Description of the task: From the passage about Regina below, list every date or time it gives, in the order they appear.

Source passage:
On 2 December 2005 Regina had a stroke and was taken to a hospital in Nancy. By 22 February 2006 she had recovered sufficiently to participate in the transfer of the remains of her mother and her brother, Anton Ulrich, to the vault of the Veste Heldburg in the churchyard of Heldburg. The transfer of the remains of her father from Cherepovets took place in the spring of 2007.

Regina died in Pöcking on 3 February 2010, aged 85, and was entombed at Veste Heldburg on 10 February. Her remains, except for her heart, were moved to Mariazell and then to the Kaisergruft in Vienna at the time of her husband's funeral on 16 July 2011.

Material supplied:

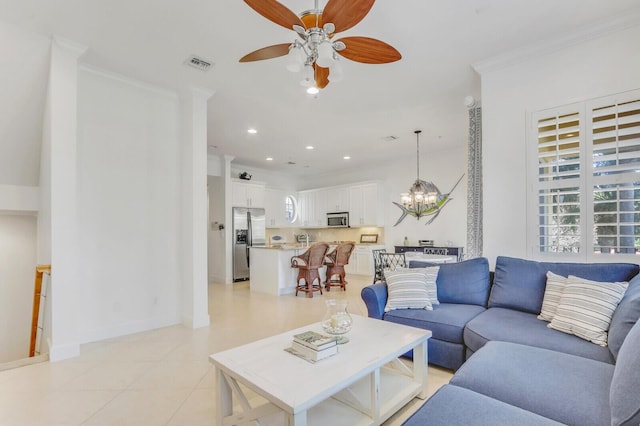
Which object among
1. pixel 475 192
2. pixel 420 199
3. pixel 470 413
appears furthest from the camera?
pixel 420 199

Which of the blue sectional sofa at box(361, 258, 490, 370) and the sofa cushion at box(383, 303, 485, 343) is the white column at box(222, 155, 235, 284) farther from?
the sofa cushion at box(383, 303, 485, 343)

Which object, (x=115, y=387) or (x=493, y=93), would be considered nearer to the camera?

Task answer:
2 December 2005
22 February 2006
spring of 2007
3 February 2010
10 February
16 July 2011